» Passage:
=== Begin Enclosure ===
When he came to Spencer county I am unable to determine.  His son Jesse W. Kincheloe in a biographical sketch of himself found on page 468 of a history of Warrick, Spencer and Perry counties, states that his father, Allen L. Kincheloe came to Spencer county about 1835.  This must be a mistake because in November 1835 we find Mr. Kincheloe teaching in the Seminary which was head and shoulders above every school in the county.  Besides there are other records where he taught school in the upper part of the county as early as 1827.  Mr. Kincheloe himself told me that he taught his first school in Spencer county at or near Santa Claus and that he taught near Gentryville and at other places in the northern part of the county before he came to Rockport.

 

Mr. Kincheloe was about 5 feet 10 inches in height, slender built, looked taller than he really was, had black hair and eyes and a dark complexion.  The manhood that we so much admired was in his head and heart and not in his muscles or his stomach.  His moral life was absolutely pure and clean.  He was a devout Christian and a consistant and faithful member of the Methodist church.  His language was pure and simple.  He was a master of English and avoided all obscure or strictly technical terms.  The common people were always able to understand him and the learned marveled at the simplicity and perfection of the language in which he expressed his thoughts.

 

The teachers who followed Mr. Kincheloe in the Seminary were some of them prominent men.  They were James C. Veatch, John H. Smith, Mr. Bedwell, J. B. Harris, Dr. C. W. Gabbert, T. B. Adams, W. C. Smith, Wm. Sherman and Ralph Smith.  There were two women who taught in the Seminary, Isabella Lamb and a Mrs. Morgan.  Ralph Smith was the last teacher the building sold in 1855.

 

The Seminary did not entirely take the place of the public schools for schools were taught in many buildings in various parts of the town by Allen Kincheloe, J. B. Harris, W. L. Partridge, Jonas Sanders, Thomas D. Boyer, John Bean, Fannie Markle, Lottie Ferguson, Sallie Wilmot, Fannie Bullock and Mrs. John Atkinson.  This brings us down to 1860 and here I am going to stop.

 

The principal places where schools were taught from 1850 to 1860 were the basement of the Methodist church which stood facing 5th St. between Elm and Elbow streets immediately north of the Alley.  The auditorium was on the second floor and was entered from a platform or porch which was erected in front o the church and reached by a flight of outside stairs.  The basement was under the entire building and divided into three rooms.  Another building was a two room frame building facing 5th St., between Elbow and Washington street.  These buildings were about a block apart but on opposite sides of the street.  The house in the third district was on 6th street between Walnut and Seminary streets.  This was a two story frame building originally built for a carpenter shop.

 

The school taught under the church was always taught by Kincheloe as principal.  The school under the hill as generally taught by Boyer or Partridge, but Jack Bean, Sallie Wilmot, Fannie Bullock and Sanders also taught there.  In the old carpenter shop, Harris, Sanders and Atkinson generally taught.
=== End Enclosure ===
» Assigned task:
Extend the history of Rockport's early schools and teachers, starting right after its last sentence.

» Data segment:
=== Begin Enclosure ===
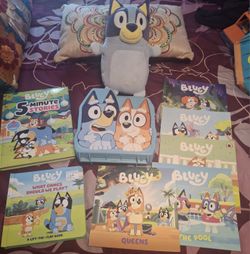 BLUEY BUNDLE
=== End Enclosure ===
» Response box:
 

Now before closing this article on Ohio township schools, I want to mention Mr. and Mrs. John Atkinson for two reasons.  Mrs. Atkinson was my first teacher in 1857 and because when I was teaching in Spencer county, all her sons were successful teachers at the same time.  Mrs. Atkinson was my staunch friend until her death and her boys, those that are living, are still my friends.

 

John Atkinson was born in Ireland in 1812.  He graduated in law and literature from one of the best colleges in Dublin.  He came to America in 1837 and to Spencer county in 1849.  In 1838 he married in Albany, N. Y., Maria Antoinette De Hule (This don’t sound much like an Irish name.)  Atkinson was a large man physically, as well as intellectually and among his accomplishments he was a fine violinist and a fair singer.  For a number of years he played the violin in the Presbyterian church and led the choir in the singing.  In that day instrumental music was not popular in the churches and many religious people abhorred a violin.  Many of our Methodist and Baptist friends thought that Atkinson carried the Devil to church with him every Sunday morning.  Many years after this I was talking with Royal S. Hicks about music in the church, and the conversation drifted to the Presbyterian church in Rockport.  Hicks said he did not know whether the Devil was in Atkinson’s fiddle or not, but that he was a devil of a good fiddler and he liked devilish well to hear him play.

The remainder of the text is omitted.